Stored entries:
+++

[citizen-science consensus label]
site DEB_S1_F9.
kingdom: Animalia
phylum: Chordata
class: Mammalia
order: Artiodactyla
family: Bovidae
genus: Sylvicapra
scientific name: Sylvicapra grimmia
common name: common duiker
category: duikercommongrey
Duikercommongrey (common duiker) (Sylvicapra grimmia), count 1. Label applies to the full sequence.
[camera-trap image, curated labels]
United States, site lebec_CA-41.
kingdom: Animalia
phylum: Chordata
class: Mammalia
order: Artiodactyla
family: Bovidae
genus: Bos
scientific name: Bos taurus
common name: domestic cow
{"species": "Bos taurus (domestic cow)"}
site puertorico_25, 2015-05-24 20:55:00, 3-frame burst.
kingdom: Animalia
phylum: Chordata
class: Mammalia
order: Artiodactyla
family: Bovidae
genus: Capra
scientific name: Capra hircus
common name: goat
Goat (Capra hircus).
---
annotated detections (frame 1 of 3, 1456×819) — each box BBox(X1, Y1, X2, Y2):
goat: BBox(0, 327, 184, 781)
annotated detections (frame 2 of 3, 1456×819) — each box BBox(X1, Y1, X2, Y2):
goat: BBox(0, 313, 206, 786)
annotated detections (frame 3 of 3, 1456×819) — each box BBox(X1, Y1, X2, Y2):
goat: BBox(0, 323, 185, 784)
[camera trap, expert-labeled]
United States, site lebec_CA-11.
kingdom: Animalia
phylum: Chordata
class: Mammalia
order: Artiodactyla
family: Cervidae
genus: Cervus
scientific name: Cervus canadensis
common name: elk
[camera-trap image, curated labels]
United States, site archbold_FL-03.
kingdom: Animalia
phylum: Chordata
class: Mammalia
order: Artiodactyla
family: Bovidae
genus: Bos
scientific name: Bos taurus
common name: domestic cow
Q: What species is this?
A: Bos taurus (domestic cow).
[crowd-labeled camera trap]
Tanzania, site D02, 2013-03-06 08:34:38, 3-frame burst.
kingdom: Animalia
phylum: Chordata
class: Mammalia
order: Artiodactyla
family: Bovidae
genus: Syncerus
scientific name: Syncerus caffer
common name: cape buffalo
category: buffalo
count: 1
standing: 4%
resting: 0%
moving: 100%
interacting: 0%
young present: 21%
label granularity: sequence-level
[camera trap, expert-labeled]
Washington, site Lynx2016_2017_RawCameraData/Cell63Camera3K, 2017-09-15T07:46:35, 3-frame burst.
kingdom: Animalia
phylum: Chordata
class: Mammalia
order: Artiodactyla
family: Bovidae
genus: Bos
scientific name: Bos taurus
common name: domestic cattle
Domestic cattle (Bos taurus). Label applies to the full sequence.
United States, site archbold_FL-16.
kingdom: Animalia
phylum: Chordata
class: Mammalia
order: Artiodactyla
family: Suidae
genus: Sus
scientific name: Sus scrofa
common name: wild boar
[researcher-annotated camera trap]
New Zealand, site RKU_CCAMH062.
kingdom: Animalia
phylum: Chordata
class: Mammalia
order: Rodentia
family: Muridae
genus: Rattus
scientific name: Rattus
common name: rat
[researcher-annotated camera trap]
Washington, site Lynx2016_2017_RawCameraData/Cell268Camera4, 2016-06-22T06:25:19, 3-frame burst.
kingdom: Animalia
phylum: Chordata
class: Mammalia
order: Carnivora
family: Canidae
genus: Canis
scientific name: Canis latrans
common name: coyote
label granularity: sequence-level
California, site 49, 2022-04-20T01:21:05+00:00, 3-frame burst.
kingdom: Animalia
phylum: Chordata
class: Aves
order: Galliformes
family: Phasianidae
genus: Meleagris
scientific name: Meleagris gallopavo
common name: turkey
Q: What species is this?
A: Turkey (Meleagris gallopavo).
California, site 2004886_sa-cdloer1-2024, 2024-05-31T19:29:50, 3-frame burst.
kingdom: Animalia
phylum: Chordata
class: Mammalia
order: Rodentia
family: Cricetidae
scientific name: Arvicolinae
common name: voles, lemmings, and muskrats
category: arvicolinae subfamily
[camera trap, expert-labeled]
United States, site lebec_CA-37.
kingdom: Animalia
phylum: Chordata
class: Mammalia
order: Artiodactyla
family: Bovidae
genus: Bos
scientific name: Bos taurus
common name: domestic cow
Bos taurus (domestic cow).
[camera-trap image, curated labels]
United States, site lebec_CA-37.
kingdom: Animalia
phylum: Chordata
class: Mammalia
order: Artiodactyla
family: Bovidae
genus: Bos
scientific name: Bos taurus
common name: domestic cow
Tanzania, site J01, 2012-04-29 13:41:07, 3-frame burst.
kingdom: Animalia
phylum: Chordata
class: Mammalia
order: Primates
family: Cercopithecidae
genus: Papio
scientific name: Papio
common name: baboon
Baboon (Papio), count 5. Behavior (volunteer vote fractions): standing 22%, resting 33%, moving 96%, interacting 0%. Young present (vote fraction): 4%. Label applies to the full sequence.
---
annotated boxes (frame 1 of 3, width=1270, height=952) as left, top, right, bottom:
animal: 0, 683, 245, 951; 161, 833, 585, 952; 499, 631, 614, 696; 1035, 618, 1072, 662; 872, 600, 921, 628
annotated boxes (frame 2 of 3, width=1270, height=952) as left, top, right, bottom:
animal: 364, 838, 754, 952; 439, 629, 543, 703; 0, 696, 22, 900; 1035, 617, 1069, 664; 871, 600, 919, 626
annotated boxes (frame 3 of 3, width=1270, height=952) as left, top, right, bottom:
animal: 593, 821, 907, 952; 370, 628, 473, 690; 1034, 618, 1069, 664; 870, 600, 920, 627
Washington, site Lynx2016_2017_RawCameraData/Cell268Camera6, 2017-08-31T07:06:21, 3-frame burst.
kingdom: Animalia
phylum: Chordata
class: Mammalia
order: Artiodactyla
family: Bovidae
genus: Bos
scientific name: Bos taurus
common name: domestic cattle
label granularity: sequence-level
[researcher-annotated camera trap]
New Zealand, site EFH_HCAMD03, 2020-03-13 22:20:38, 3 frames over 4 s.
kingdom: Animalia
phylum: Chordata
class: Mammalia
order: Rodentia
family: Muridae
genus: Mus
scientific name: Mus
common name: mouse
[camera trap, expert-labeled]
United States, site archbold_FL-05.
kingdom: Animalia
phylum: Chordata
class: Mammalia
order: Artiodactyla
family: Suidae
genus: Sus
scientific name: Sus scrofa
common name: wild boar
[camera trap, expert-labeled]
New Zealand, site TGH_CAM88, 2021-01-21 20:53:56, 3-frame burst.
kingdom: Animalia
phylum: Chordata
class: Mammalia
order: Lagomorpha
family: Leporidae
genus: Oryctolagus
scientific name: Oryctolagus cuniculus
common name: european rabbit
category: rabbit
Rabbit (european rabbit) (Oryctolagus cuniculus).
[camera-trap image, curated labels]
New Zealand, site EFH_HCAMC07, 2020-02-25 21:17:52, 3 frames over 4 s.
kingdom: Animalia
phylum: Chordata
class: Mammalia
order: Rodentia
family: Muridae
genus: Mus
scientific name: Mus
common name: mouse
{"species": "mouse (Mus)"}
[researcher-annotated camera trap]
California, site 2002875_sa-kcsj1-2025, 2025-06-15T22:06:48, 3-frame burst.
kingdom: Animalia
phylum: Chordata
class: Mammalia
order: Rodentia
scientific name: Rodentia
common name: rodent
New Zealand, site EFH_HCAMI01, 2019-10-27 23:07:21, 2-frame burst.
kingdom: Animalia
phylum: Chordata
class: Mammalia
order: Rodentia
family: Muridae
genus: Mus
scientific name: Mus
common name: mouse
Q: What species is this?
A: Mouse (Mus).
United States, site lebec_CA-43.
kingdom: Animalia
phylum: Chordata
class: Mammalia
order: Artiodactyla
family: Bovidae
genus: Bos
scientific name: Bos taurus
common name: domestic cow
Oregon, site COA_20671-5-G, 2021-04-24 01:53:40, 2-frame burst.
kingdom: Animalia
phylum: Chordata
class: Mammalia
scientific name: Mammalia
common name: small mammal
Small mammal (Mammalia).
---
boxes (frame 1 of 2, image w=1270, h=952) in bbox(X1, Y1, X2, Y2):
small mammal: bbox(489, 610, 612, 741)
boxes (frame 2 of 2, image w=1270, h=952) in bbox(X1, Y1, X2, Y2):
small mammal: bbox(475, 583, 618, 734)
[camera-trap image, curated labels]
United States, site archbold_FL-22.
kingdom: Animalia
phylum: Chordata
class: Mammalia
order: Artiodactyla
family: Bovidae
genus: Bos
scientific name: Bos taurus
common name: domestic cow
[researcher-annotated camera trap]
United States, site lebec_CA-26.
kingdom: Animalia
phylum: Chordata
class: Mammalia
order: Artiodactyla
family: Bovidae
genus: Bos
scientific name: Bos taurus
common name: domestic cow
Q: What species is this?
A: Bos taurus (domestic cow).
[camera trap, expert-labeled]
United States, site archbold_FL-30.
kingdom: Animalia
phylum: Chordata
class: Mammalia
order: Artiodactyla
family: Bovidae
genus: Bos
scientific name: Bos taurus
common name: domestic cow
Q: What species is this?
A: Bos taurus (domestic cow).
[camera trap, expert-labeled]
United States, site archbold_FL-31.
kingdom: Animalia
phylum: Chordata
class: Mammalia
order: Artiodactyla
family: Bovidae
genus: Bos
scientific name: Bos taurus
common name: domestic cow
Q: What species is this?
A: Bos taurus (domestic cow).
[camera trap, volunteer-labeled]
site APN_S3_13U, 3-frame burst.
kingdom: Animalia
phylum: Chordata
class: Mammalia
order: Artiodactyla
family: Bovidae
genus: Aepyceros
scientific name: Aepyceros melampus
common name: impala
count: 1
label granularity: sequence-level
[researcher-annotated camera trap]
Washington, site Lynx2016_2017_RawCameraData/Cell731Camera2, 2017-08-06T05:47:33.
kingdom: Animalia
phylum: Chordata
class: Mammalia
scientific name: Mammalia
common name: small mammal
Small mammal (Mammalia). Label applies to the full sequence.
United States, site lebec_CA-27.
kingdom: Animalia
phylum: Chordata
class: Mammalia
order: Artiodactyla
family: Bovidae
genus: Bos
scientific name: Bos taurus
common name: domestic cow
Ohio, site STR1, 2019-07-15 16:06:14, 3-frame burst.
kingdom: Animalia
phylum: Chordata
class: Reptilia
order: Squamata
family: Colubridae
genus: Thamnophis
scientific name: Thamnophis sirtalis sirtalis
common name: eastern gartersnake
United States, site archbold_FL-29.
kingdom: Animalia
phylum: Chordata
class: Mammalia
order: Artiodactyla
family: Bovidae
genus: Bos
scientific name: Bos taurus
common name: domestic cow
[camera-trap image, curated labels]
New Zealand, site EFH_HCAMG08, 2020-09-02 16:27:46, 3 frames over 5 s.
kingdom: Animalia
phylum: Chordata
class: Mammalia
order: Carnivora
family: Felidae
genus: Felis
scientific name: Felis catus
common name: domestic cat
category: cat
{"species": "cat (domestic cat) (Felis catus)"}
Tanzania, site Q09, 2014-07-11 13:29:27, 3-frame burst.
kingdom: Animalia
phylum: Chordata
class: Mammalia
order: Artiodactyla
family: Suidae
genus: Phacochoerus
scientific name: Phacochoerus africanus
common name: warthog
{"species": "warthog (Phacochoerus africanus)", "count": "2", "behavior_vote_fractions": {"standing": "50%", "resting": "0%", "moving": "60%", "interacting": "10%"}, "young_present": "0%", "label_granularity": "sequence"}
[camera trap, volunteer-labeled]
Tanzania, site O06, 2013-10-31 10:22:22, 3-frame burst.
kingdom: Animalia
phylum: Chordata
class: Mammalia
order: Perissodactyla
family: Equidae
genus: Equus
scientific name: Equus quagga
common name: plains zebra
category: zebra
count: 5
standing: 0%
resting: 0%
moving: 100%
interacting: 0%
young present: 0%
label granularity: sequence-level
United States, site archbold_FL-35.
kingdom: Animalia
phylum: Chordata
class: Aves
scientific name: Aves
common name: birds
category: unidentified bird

+++

What this task involves:
If a line falls between the first line of the records and the line containing "scientific name: Cervus canadensis", inclusive, repeat it exactly; leave out all others.

Answer space:
[citizen-science consensus label]
site DEB_S1_F9.
kingdom: Animalia
phylum: Chordata
class: Mammalia
order: Artiodactyla
family: Bovidae
genus: Sylvicapra
scientific name: Sylvicapra grimmia
common name: common duiker
category: duikercommongrey
Duikercommongrey (common duiker) (Sylvicapra grimmia), count 1. Label applies to the full sequence.
[camera-trap image, curated labels]
United States, site lebec_CA-41.
kingdom: Animalia
phylum: Chordata
class: Mammalia
order: Artiodactyla
family: Bovidae
genus: Bos
scientific name: Bos taurus
common name: domestic cow
{"species": "Bos taurus (domestic cow)"}
site puertorico_25, 2015-05-24 20:55:00, 3-frame burst.
kingdom: Animalia
phylum: Chordata
class: Mammalia
order: Artiodactyla
family: Bovidae
genus: Capra
scientific name: Capra hircus
common name: goat
Goat (Capra hircus).
---
annotated detections (frame 1 of 3, 1456×819) — each box BBox(X1, Y1, X2, Y2):
goat: BBox(0, 327, 184, 781)
annotated detections (frame 2 of 3, 1456×819) — each box BBox(X1, Y1, X2, Y2):
goat: BBox(0, 313, 206, 786)
annotated detections (frame 3 of 3, 1456×819) — each box BBox(X1, Y1, X2, Y2):
goat: BBox(0, 323, 185, 784)
[camera trap, expert-labeled]
United States, site lebec_CA-11.
kingdom: Animalia
phylum: Chordata
class: Mammalia
order: Artiodactyla
family: Cervidae
genus: Cervus
scientific name: Cervus canadensis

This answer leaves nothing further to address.